Frontier Productions is a recently founded theatre company with a unique mission statement. It aims to open doors for actors in their sixties and seventies, and provide creative theatre roles and opportunities befitting the later stages in their careers. The Lovers of Viorne by Marguerite Duras is certainly a creative text to choose in order to fulfil this intention, as its cryptic plot and contrasting roles provide a necessary challenge for the actors staging the play.

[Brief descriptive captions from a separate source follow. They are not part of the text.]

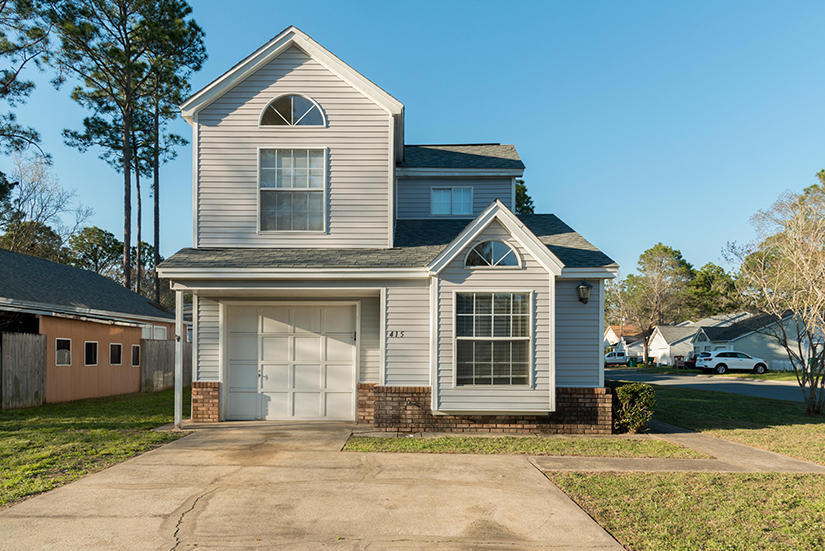 Cute central Fort Walton Beach Location on corner lot! Close to both Hurlburt Field and Eglin AFB. All new paint and flooring. Split bedroom floor plan! Master bedroom downstairs and upstairs bedroom has full bath as well. Smaller bedroom is also downstairs. Kitchen opens into dining room which has a sliding glass door leading to the yard.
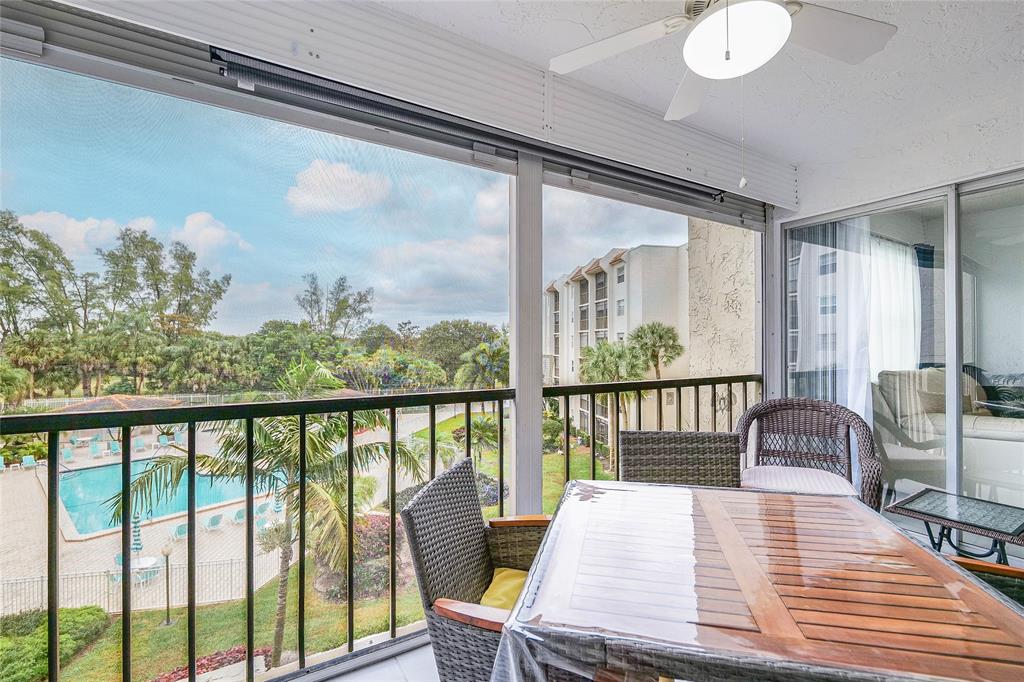 3930 Inverrary Boulevard, Unit 407D Lauderhill, FL 33319 - Photo 2 of 60 a view of a balcony with chair and wooden floor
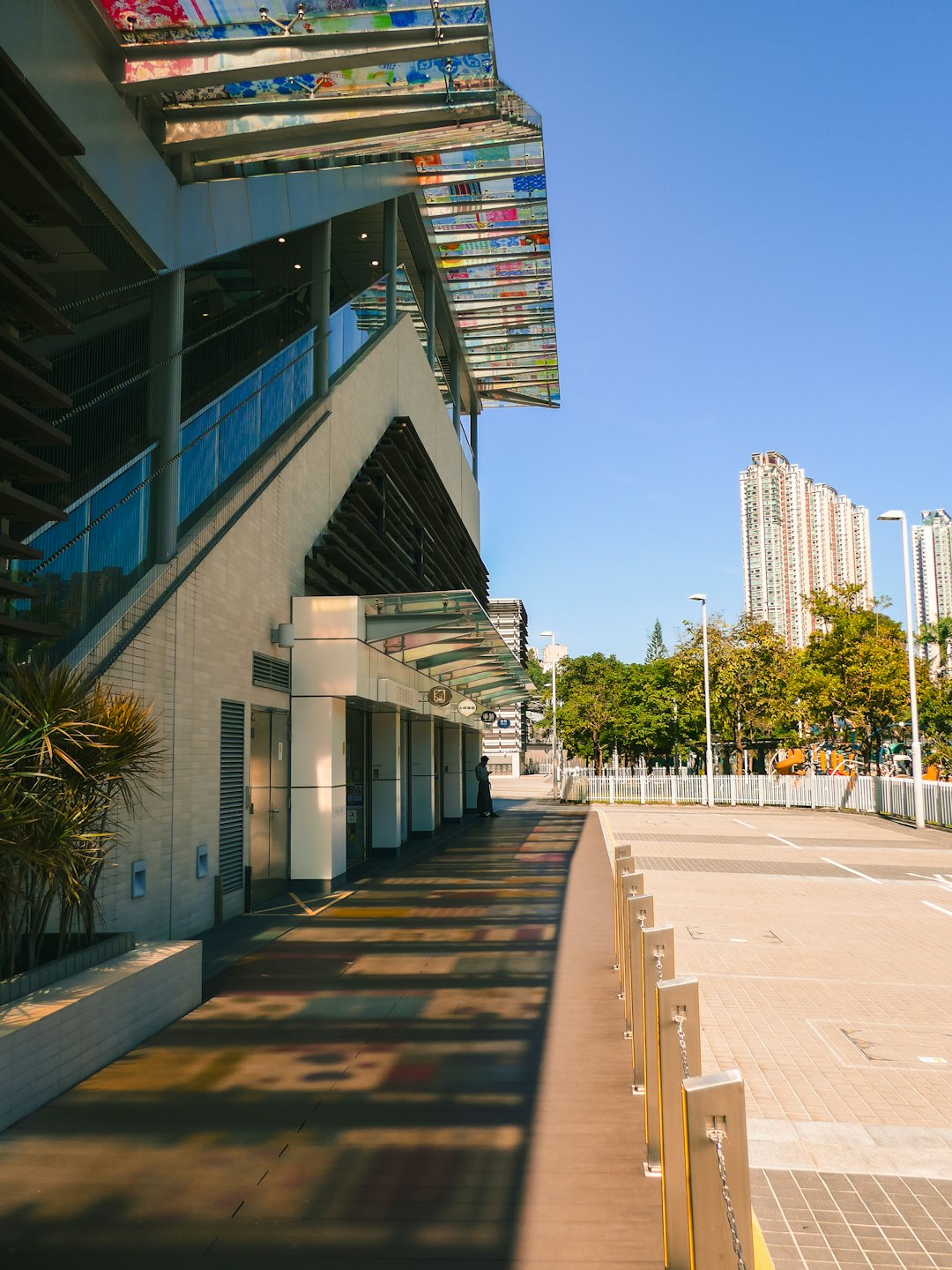 Person standing outside a modern brick and glass office building.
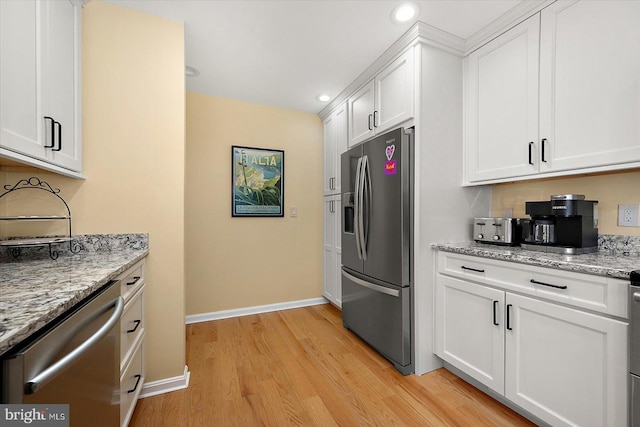 kitchen featuring recessed lighting, white cabinets, stainless steel appliances, and light wood-style floors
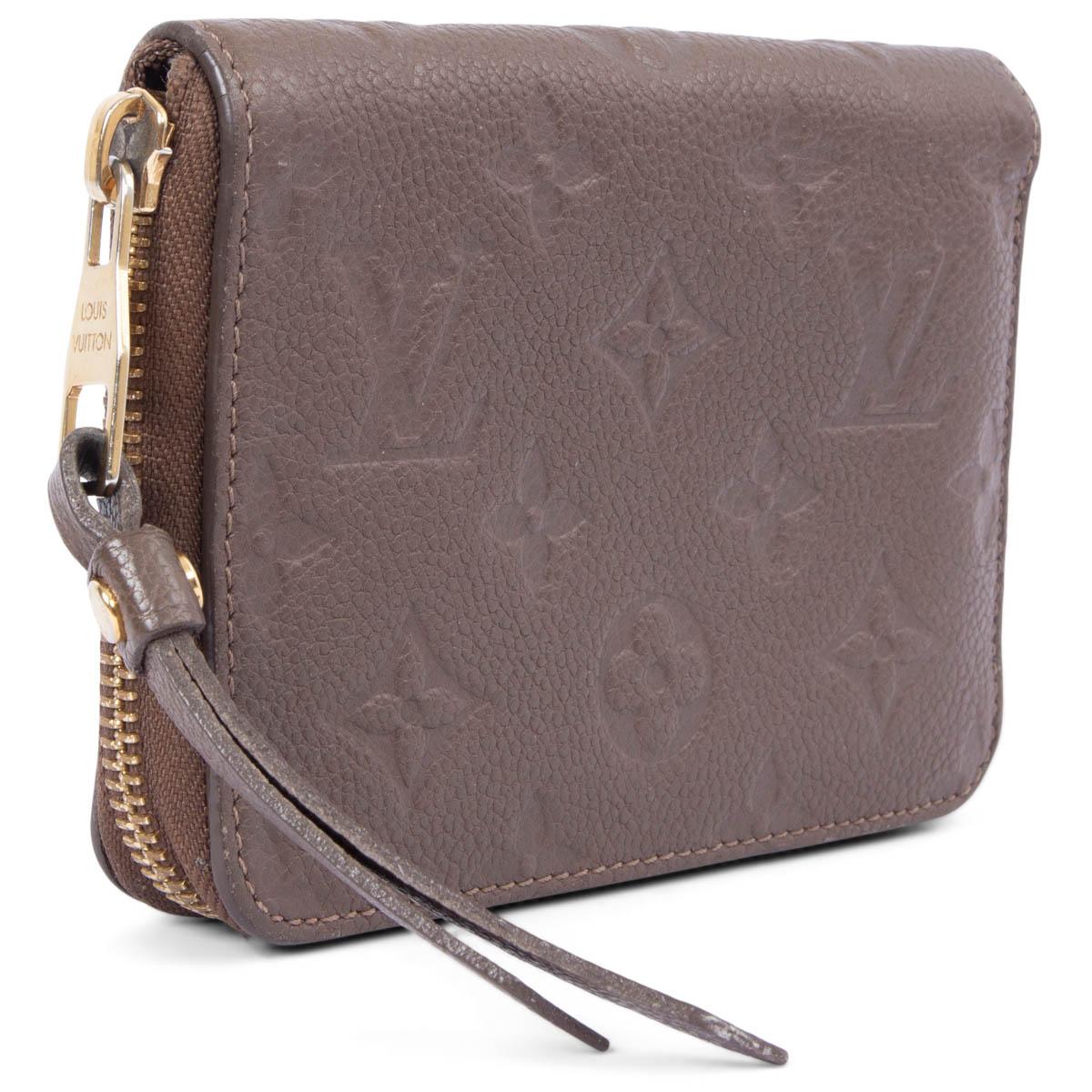 100% authentic Louis Vuitton Secret Compact Wallet in Ombre taupe Monogram Empreinte grained calfskin featuring gold-tone hardware. Opens with a zipper on top and is lined in red calfskin with three credit card slots, a zipped coin-pocket and a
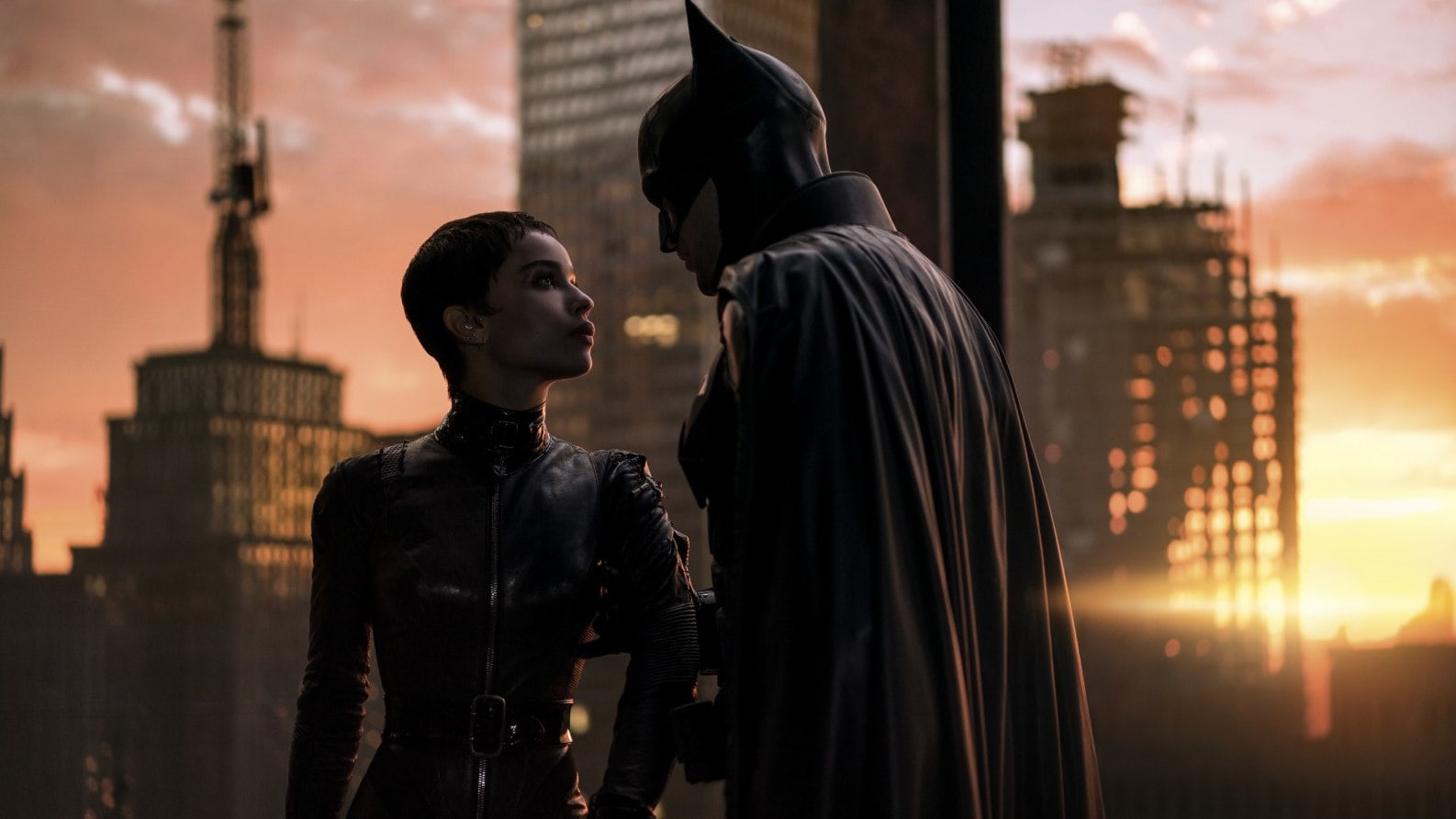 Batman (Robert Pattinson) embrassant Catwoman (Zoë Kravitz) sur le toit d'un immeuble de Gotham dans The Batman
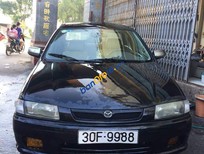 Cần bán Mazda 323 G 2000 - Cần bán xe Mazda 323 G sản xuất năm 2000, màu đen, xe nhập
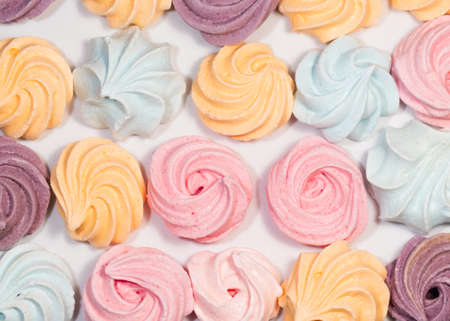 Meringues Closeup of mini color sweetsの写真素材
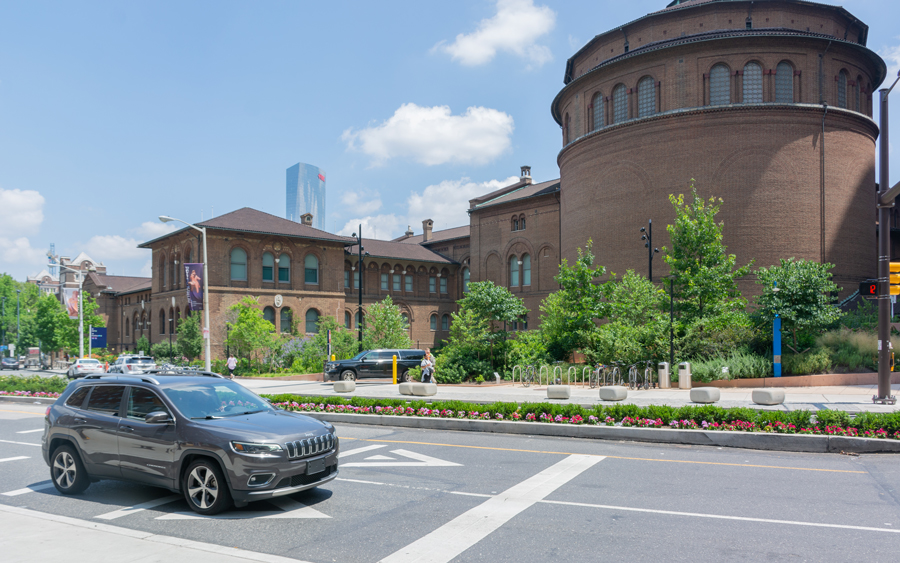 A car on the road in front of the Penn Museum.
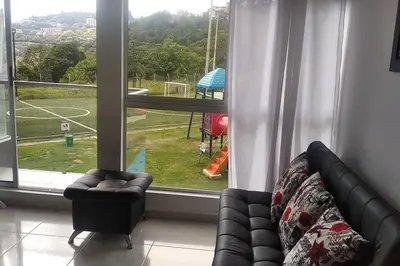 a living room with a couch and a large window at Acogedor Apartamento Como en casa in Manizales
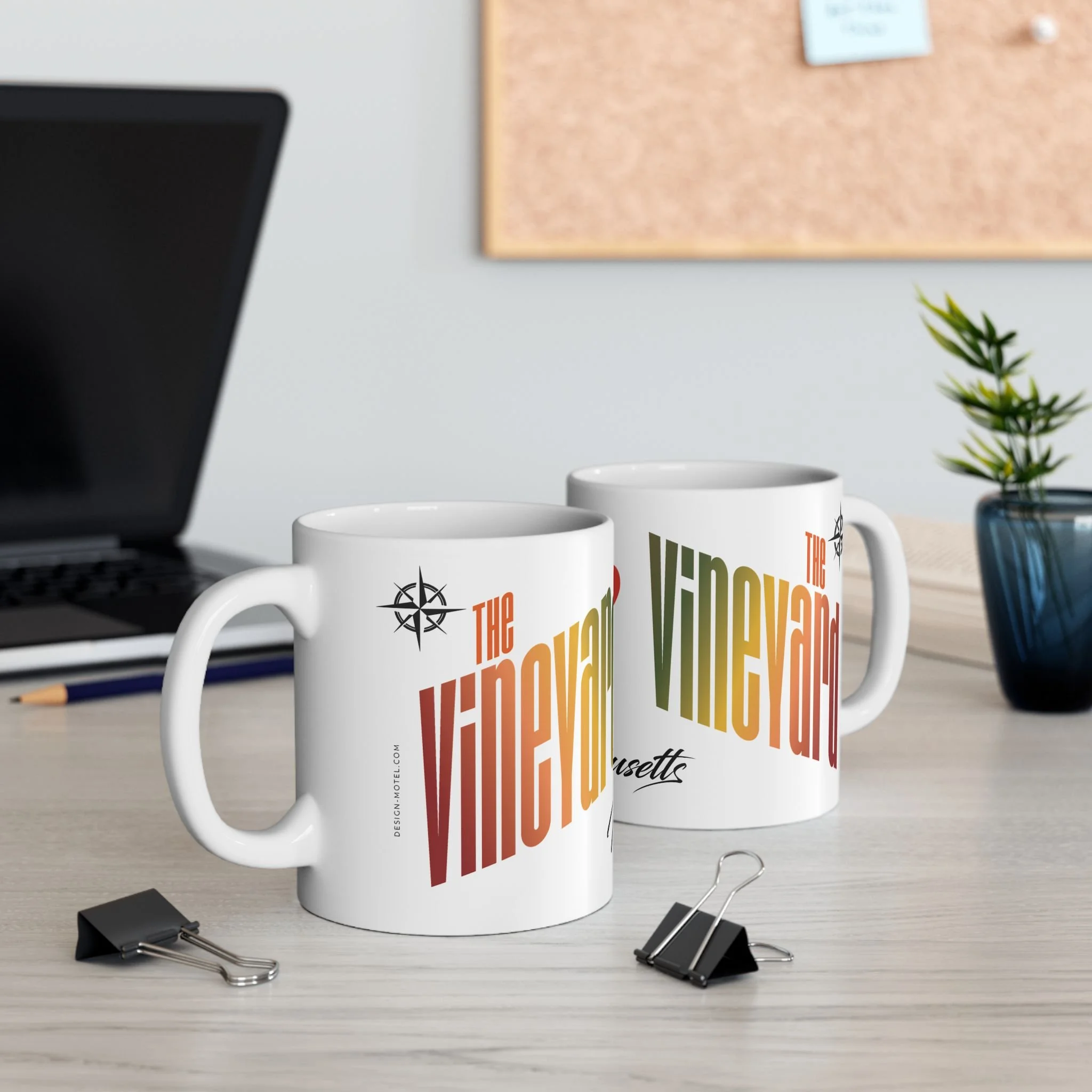 Two white coffee mugs with 'The Vineyard' logo and text on a desk, with black binder clips, a laptop, a pencil, a blue vase with a plant, and a corkboard in the background.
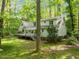 A backyard view of the house featuring a deck, trees, and a lush green lawn at 608 Valen Ct, Chapel Hill, NC 27516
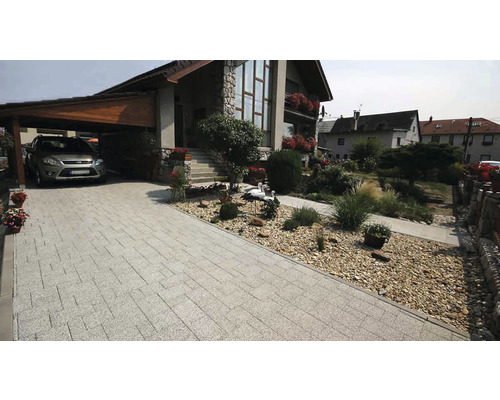 Príjazdová cesta s dlažobnými kockami, prístrešok pre auto a dom s kamennou fasádou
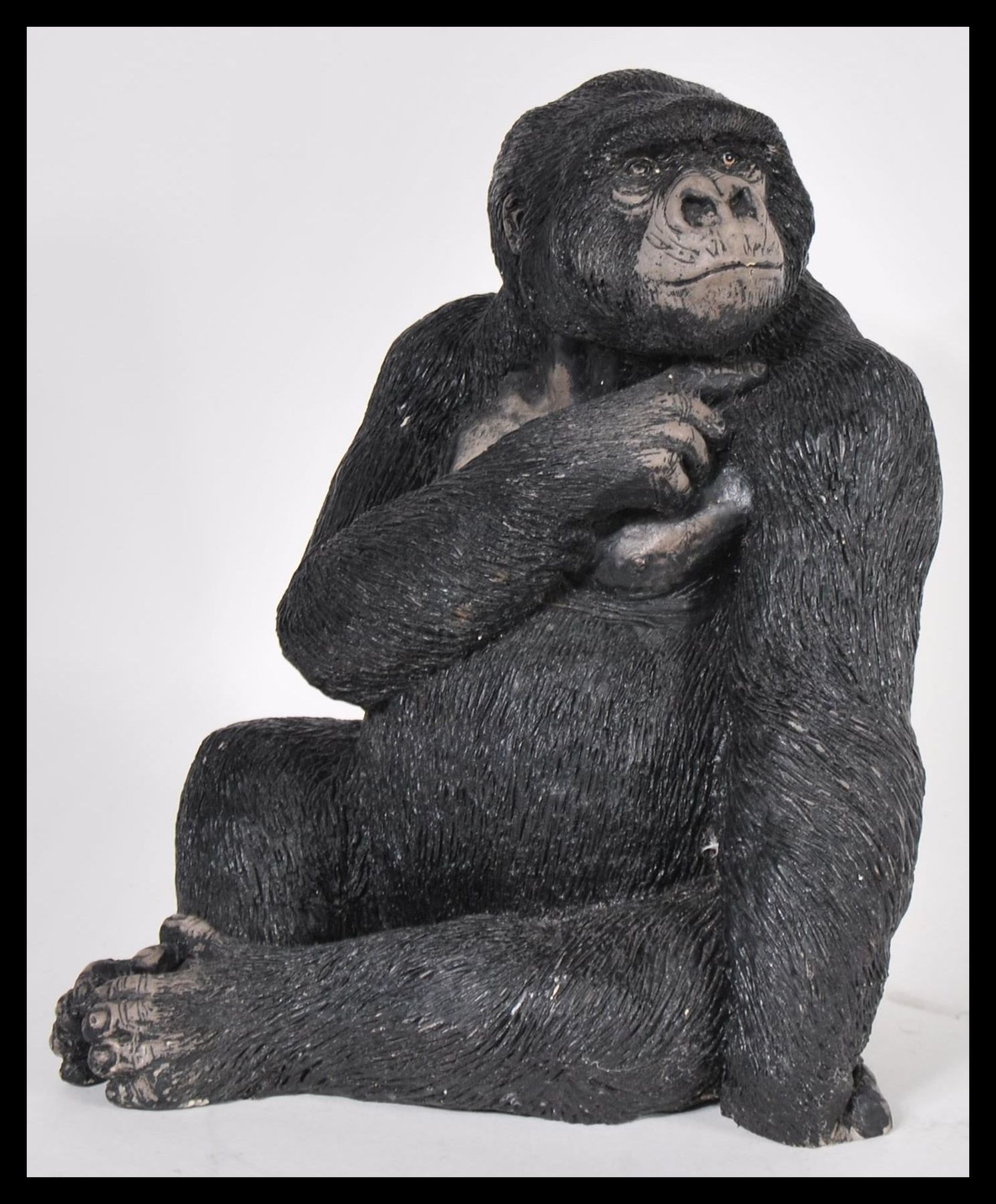 A 20th Century resin figurine in the form of a sitting gorilla, bearing the makers mark Carn to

Charlotte Cornwell confronts the role of Claire, a psychotic murderess who is interviewed about her repulsive and criminal activities. Martin Turner portrays Pierre, Claire’s husband, who is bemused by his wife’s actions and regrets the time he spent with his once “one true love”. Turner is particularly impressive as he performs with an air of nonchalant acceptance of Claire’s abhorrent murder of her cousin. He simultaneously portrays disgust for his wife and also a sense of resigned regret for how he wasted his life with a woman for whom his love faded. In contrast, Kevin Trainor’s interpretation of the Interrogator is comparable to a Jack Russell, relentlessly snapping away at his interviewees, determined to glean the optimum amount of information from Claire and Pierre. Whilst his ardent interest in his subjects is believable, the clarity of his character’s disposition is sometimes questionable, as he adopts a muddled accent and exhibits some animated, over-dramatic expressions.

The Theatre Room is an unlikely venue. Prior to the show, I was led up a staircase into a small room lined with plastic chairs forming a makeshift auditorium. I was intrigued as to how Frontier Theatre Productions’s current production of The Lovers of Viorne would cope in such a restricted space. Fortunately, the interview nature of the Marguerite Duras play requires little movement. Whilst the static nature of the performance is fortuitous considering the spatial limitations, the lack of movement is also the play’s downfall. Although the characters all deliver Duras’s pre-prescribed lines with commitment and dynamism, it is difficult for the audience to maintain interest when for the majority of the play the characters are stationary on chairs, denying spectators visual variety.

The Lovers of Viorne is Duras’s most celebrated play; however, it has certainly proved a challenging text for both Frontier Theatre Productions, and also the audience trying to comprehend it. Its interview structure presents directorial problems in terms of creative use of space; the actors are required to embody challenging roles; and spectators struggle to make sense of Duras’s puzzling narrative and the ambiguous deeper meaning. However, one cannot deny that Frontier’s latest play demonstrates how providing stimulating projects for elder actors can create intriguing and unusual theatre.